He was a beautiful dog, it’s too bad you put him down so quickly, there are alternatives , first I do feel this dog was way over your head if you’ve never had one. Malinois are working dogs best suited for K9 or military, I’ve had shepherds for years but not this breed because of the temperament. They are beautiful and very intelligent definitely not for a novice handler. Did you contact your breeder? ( if you already answered, I’m sorry i didn’t see it) My brother also keeps GSDs and had one similar to yours, he gave him to the K9 training division of the police department. They took him and now he is a working K9, in the hands of someone trained to lead him. I’m sorry to read you put him down at only 10 months, he was still a baby and most likely your breeder or local humane society/GSD rescue could have helped you place him with a more experienced handler. I would suggest a lab or golden retriever dog, they’re a great family friendly dog.


----------



## CactusWren (Nov 4, 2018)

OP, sorry you and your mom had to go through this traumatic experience, and of course sorry for the dog, too.

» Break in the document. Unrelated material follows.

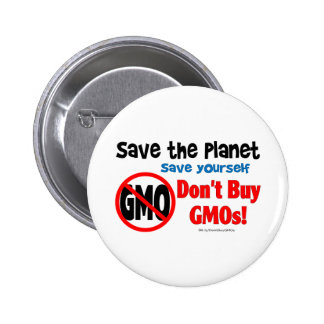 Save the Planet, Save Yourself: Don't Buy GMOs! 2 Inch Round Button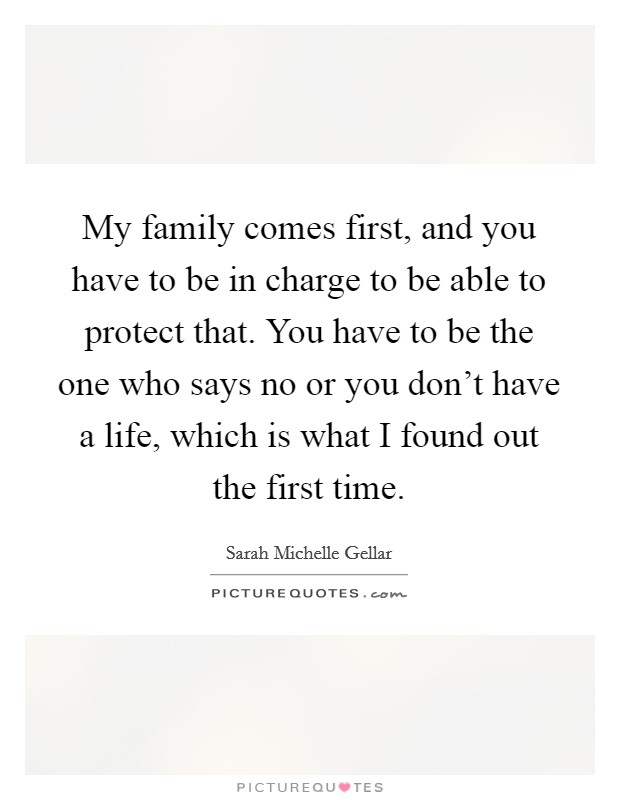 My family comes first, and you have to be in charge to be able to protect that. You have to be the one who says no or you don't have a life, which is what I found out the first time Picture Quote #1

While I bow to the experience of the others here, IMO a dog that tears into a lady's face who's known to him after being petted by her, is not a well-balanced dog. While only getting a small snapshot of things with your post, it sounds like you did things more or less right. The fact that people picked him up a little when he was 10 weeks and your Mom made the mistake of bringing her face down doesn't excuse the unacceptably violent act that followed.

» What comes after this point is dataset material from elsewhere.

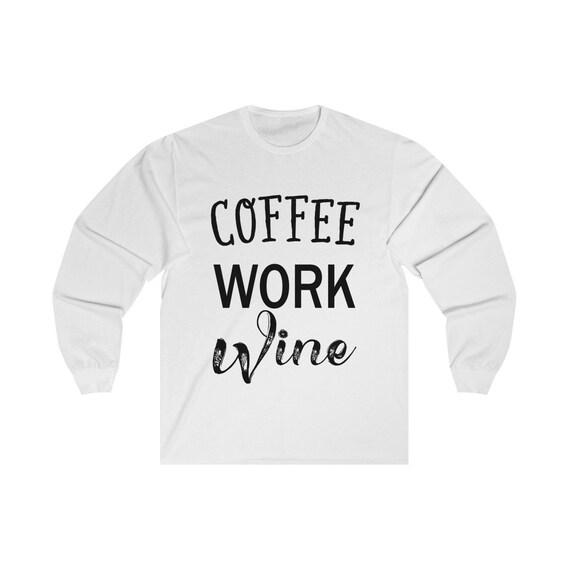 74260cf2 Coffee Work Wine Unisex Long Sleeve Tee   Etsy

Michael Ellis, in a recent interview, said that Belgian Malinois are essentially biting dogs--they're not shepherds anymore, but dogs bred to bite people for police/protection/guarding. Is it, then, surprising that they sometimes bite people? Any more than "the dog that shall not be named" sometimes shows its breeding and kills a poodle or a kid or an old lady? It seems to me that bringing a dog bred to bite people into a home with vulnerable people is taking on a lot of risk--kind of like buying a shotgun that sometimes shoots sideways or backwards.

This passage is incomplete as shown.